### What you should do
From the line holding "page one of the Trombone 2 part from Denise" through the line holding "Northbrook kitchen" below, write out every line exactly; include both of those lines and drop the pictures.

### Supplied material
______

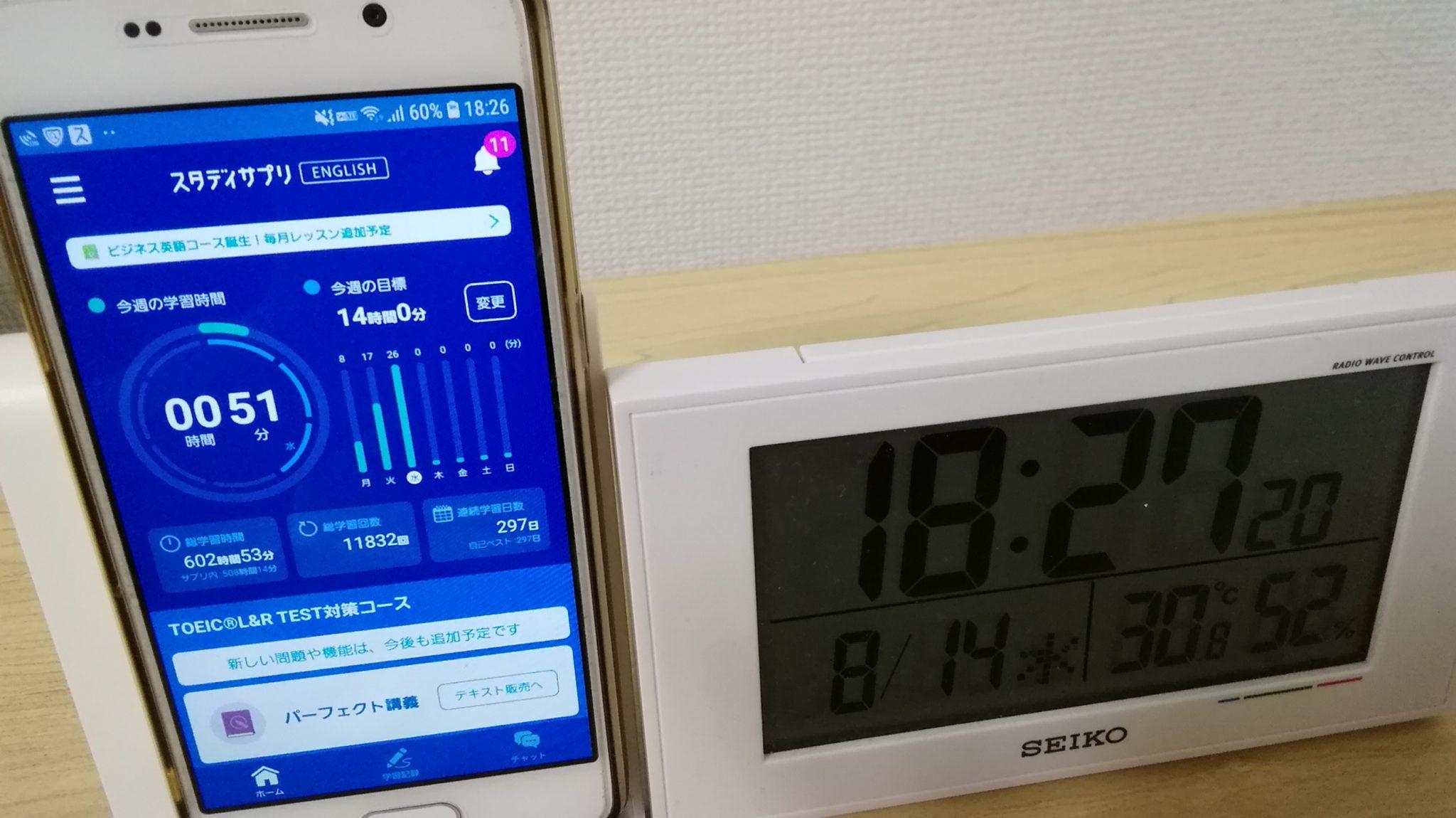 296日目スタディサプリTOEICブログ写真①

______

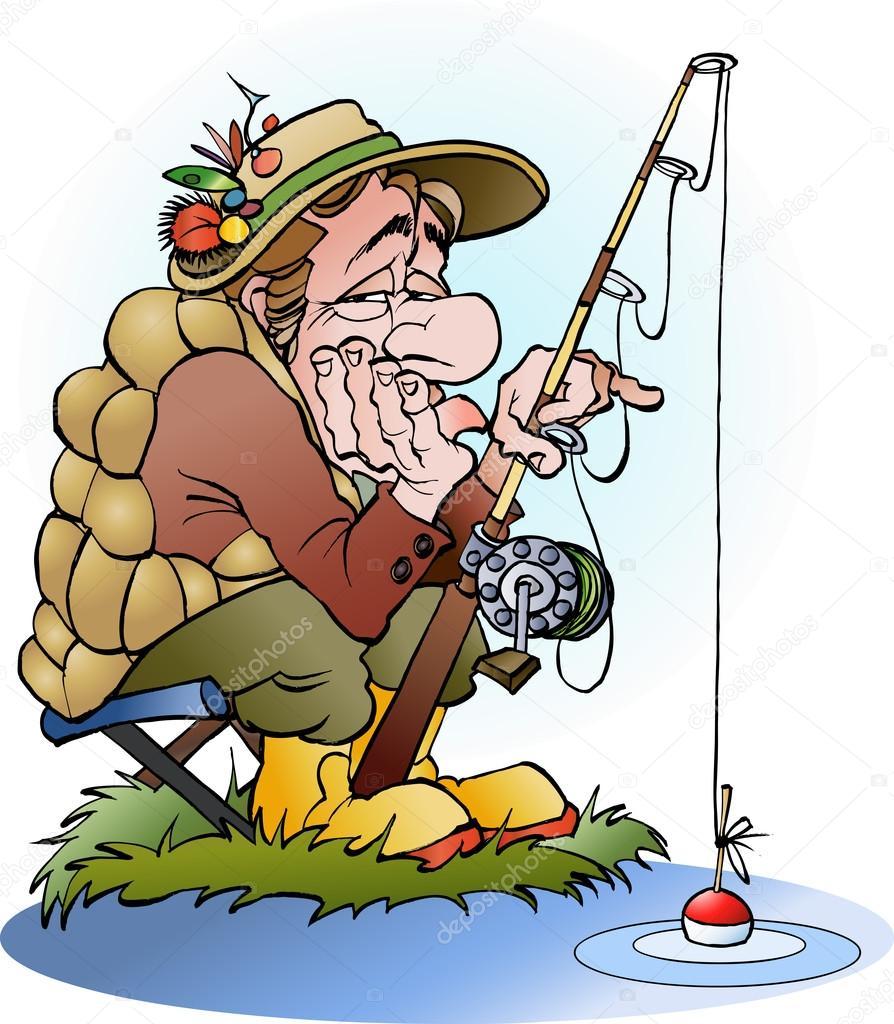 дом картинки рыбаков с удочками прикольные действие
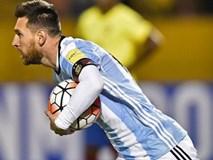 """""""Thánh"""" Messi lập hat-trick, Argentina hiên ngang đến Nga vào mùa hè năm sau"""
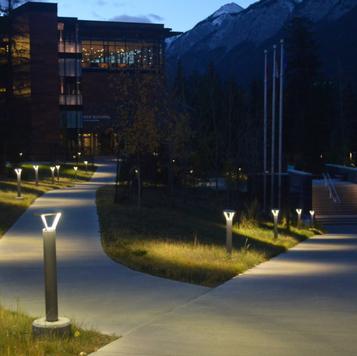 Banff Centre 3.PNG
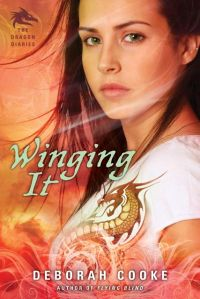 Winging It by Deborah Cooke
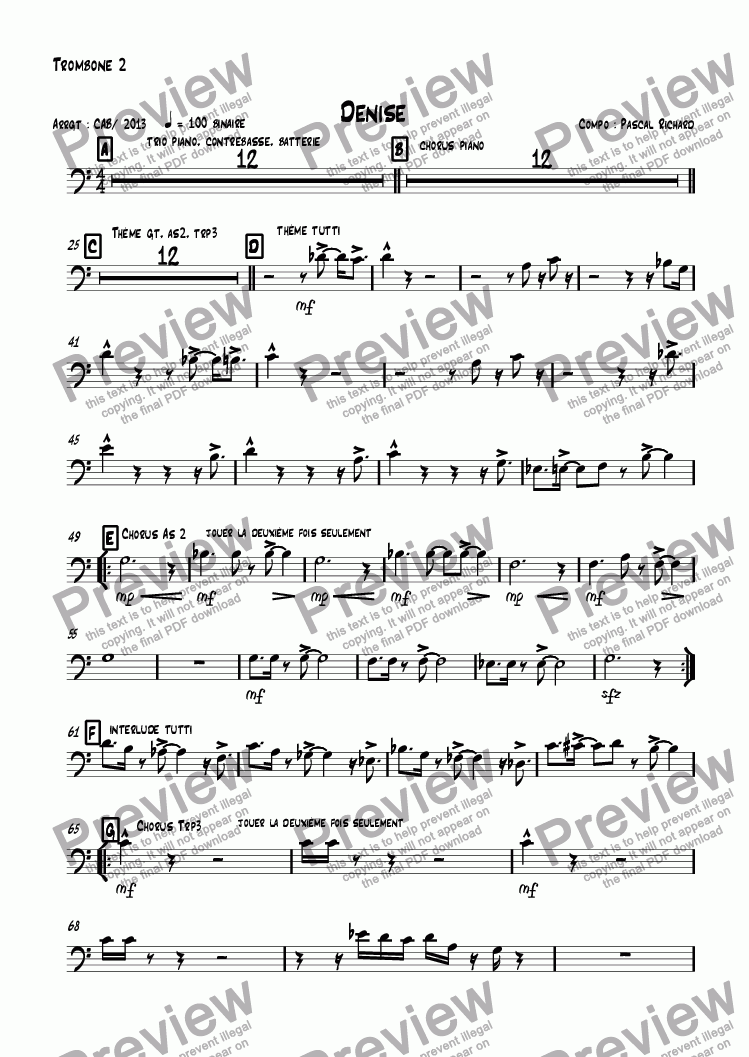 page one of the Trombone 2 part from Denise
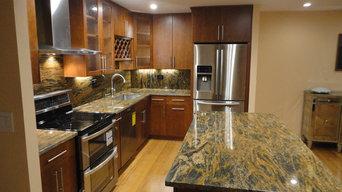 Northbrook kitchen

______

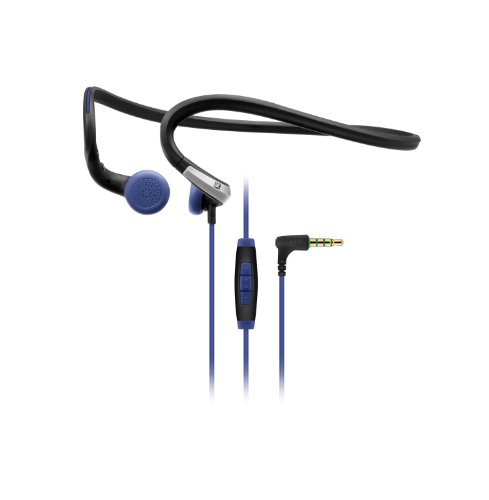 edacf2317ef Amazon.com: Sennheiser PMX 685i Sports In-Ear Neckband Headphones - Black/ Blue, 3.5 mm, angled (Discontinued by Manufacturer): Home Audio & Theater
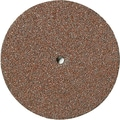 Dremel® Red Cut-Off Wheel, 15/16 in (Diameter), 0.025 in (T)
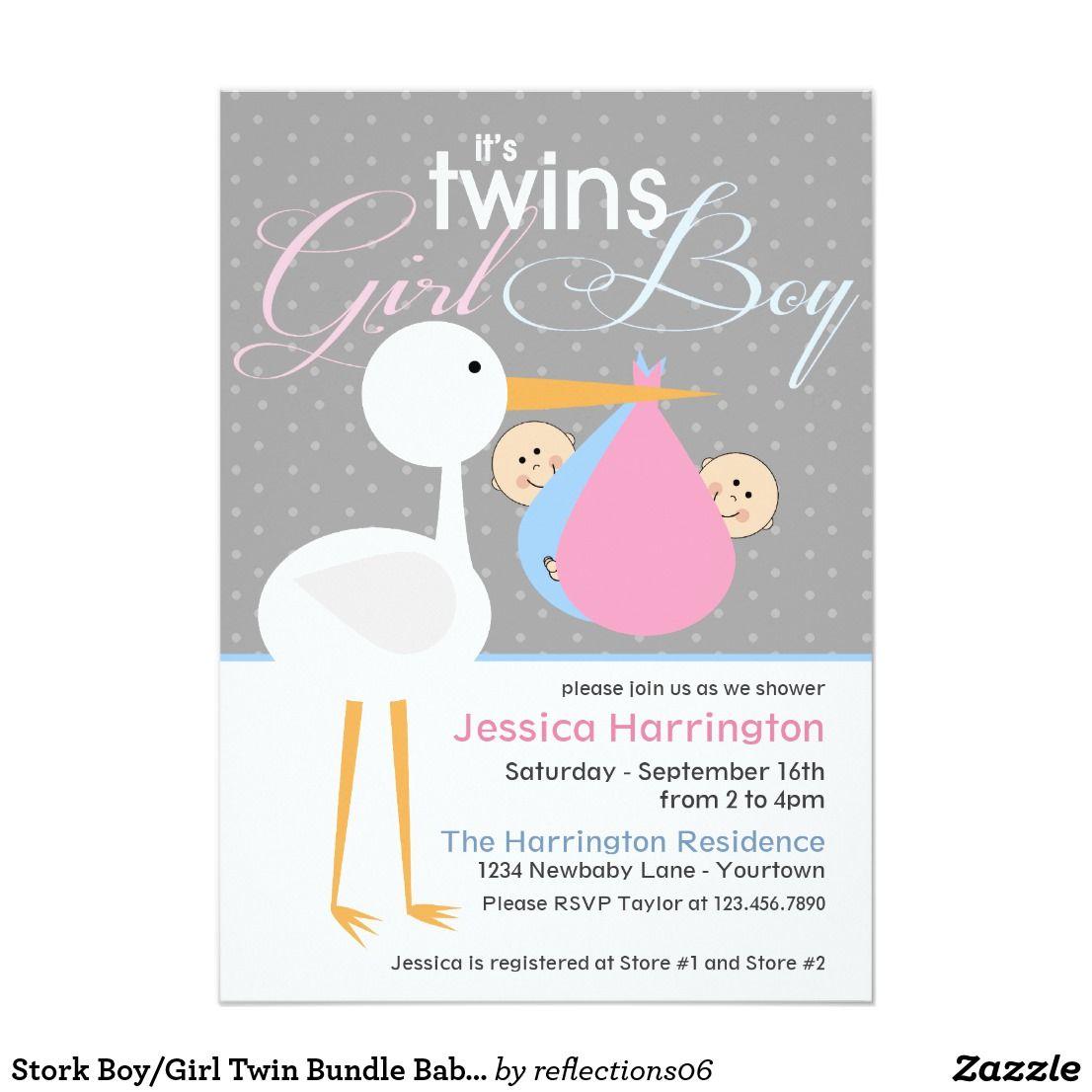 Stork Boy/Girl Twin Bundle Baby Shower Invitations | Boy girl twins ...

______

### Expected answer
 page one of the Trombone 2 part from Denise
 Northbrook kitchen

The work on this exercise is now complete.